• _Data entries_
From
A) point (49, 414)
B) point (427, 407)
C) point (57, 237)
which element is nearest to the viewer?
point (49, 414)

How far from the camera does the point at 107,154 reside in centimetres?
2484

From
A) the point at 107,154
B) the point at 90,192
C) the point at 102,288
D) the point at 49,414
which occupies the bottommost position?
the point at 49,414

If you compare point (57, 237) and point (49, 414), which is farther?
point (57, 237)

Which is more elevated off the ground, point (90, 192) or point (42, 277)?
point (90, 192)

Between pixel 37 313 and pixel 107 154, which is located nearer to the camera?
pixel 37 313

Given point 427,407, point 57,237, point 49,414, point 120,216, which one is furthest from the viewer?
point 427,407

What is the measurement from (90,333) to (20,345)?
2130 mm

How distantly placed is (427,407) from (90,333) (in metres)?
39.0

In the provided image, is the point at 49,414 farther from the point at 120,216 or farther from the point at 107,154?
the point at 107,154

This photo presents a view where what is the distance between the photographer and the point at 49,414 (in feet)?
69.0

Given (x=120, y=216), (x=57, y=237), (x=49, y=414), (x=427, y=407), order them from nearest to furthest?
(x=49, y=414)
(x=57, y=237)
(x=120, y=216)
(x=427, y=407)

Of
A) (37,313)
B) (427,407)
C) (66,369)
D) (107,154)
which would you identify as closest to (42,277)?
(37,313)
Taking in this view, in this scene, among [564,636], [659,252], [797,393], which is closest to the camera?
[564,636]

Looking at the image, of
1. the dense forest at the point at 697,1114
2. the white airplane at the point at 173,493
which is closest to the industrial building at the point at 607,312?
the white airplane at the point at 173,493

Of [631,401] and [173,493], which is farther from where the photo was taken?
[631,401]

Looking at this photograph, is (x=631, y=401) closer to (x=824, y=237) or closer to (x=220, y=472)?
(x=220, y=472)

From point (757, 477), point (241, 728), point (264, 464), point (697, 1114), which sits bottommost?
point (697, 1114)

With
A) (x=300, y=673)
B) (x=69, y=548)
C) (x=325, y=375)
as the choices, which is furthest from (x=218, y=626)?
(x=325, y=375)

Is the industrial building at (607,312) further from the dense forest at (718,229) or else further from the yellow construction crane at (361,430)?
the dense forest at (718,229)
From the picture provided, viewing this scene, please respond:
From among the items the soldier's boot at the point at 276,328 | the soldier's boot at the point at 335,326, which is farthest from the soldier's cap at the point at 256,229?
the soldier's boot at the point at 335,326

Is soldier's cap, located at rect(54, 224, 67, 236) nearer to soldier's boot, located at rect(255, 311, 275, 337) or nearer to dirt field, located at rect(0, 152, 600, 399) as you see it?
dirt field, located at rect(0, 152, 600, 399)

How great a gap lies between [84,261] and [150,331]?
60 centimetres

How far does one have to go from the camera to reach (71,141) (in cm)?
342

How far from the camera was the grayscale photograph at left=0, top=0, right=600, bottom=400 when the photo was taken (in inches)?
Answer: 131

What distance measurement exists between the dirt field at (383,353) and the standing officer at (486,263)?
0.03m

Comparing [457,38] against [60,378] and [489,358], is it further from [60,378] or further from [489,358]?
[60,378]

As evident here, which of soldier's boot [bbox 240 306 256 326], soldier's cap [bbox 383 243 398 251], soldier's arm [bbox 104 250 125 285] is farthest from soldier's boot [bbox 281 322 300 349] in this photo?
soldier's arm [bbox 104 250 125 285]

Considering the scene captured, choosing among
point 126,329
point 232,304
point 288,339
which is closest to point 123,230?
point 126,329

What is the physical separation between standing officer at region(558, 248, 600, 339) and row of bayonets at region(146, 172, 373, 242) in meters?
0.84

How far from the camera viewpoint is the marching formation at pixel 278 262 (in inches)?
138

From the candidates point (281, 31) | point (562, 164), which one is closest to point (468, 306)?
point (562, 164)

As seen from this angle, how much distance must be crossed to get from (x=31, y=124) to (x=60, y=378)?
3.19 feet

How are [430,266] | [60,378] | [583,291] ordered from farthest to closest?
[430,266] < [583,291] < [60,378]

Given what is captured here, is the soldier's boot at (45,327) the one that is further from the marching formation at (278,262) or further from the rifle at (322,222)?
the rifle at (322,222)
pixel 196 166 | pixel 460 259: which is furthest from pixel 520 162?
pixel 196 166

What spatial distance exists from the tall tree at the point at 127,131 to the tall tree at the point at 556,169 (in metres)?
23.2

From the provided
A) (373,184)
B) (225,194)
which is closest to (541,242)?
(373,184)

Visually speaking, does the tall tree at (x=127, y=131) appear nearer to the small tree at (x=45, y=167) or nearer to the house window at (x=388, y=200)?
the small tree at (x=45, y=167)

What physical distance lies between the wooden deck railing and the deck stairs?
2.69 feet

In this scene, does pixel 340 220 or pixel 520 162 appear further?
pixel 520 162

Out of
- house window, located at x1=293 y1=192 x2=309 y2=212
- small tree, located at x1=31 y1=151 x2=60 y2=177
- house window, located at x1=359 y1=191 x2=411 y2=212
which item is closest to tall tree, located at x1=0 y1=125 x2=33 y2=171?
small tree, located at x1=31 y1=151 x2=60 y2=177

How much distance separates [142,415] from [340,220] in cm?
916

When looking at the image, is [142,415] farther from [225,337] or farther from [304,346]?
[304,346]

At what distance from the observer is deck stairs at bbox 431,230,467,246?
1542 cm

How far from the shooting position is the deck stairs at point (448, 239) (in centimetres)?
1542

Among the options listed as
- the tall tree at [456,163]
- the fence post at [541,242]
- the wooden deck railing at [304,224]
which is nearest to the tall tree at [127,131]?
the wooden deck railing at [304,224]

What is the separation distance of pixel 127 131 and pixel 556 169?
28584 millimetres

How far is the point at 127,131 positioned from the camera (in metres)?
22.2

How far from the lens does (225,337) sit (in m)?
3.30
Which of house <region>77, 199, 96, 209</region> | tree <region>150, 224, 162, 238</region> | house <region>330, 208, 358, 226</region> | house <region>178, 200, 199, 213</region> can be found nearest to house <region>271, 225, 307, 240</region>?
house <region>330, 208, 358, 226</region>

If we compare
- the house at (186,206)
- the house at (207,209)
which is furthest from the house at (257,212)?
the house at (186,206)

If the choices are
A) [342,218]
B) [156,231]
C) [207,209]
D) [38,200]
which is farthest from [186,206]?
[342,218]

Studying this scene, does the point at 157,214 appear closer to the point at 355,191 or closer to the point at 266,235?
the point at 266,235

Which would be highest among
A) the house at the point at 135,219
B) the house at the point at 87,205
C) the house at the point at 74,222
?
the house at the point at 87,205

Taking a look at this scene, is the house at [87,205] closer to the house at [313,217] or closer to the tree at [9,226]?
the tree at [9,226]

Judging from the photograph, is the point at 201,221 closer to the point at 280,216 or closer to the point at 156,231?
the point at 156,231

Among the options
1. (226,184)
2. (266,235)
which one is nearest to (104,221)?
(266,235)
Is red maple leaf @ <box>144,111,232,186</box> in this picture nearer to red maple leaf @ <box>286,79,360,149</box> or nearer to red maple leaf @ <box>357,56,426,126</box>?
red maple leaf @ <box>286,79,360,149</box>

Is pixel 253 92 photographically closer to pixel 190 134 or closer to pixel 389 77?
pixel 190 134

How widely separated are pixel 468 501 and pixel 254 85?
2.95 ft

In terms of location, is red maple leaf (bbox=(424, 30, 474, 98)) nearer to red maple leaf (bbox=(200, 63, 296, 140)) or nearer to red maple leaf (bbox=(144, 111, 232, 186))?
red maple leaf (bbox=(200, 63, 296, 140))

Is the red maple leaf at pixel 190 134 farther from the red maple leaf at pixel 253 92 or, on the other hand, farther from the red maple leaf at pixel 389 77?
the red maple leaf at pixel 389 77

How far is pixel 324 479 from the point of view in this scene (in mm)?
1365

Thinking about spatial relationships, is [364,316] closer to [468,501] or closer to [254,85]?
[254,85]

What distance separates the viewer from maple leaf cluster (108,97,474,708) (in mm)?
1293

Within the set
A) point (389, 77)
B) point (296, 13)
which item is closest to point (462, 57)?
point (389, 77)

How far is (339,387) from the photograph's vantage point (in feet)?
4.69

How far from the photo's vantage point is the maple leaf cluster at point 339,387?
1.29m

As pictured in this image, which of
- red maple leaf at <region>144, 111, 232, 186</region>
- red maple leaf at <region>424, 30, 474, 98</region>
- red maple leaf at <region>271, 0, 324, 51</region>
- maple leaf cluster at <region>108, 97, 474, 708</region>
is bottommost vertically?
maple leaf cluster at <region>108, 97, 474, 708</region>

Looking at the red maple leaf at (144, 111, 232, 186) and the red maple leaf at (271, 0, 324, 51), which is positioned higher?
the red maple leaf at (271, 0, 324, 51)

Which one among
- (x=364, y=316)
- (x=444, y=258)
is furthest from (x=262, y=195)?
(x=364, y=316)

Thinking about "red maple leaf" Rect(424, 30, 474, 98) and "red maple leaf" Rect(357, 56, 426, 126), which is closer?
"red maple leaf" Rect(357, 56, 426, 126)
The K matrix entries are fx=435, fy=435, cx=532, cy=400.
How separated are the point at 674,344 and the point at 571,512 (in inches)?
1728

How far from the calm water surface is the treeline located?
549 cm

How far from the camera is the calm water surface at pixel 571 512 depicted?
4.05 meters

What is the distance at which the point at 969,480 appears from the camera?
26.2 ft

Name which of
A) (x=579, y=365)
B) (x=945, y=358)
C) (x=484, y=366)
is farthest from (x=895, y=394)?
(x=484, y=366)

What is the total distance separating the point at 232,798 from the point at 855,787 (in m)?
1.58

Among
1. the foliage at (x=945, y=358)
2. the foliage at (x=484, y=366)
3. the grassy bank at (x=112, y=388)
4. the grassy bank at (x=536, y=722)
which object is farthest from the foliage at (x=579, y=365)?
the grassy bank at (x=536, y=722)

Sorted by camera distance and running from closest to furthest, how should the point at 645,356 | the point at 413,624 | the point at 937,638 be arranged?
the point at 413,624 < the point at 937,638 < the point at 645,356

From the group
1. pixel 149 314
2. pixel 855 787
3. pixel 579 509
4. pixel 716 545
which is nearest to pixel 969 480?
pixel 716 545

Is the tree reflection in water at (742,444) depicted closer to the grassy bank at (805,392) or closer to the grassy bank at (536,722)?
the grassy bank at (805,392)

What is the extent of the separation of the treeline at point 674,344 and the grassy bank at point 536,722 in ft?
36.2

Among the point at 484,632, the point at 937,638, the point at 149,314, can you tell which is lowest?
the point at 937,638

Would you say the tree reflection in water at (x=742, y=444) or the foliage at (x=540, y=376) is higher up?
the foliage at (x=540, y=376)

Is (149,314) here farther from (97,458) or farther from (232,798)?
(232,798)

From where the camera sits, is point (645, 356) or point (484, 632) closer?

• _Short exercise_
Reproduce verbatim the records from the line containing "What is the extent" through the last line of the records, inclusive.

• _Response to this exercise_
What is the extent of the separation of the treeline at point 674,344 and the grassy bank at point 536,722 in ft?
36.2

Among the point at 484,632, the point at 937,638, the point at 149,314, can you tell which is lowest?
the point at 937,638

Would you say the tree reflection in water at (x=742, y=444) or the foliage at (x=540, y=376) is higher up?
the foliage at (x=540, y=376)

Is (149,314) here farther from (97,458) or farther from (232,798)?
(232,798)

From where the camera sits, is point (645, 356) or point (484, 632) closer?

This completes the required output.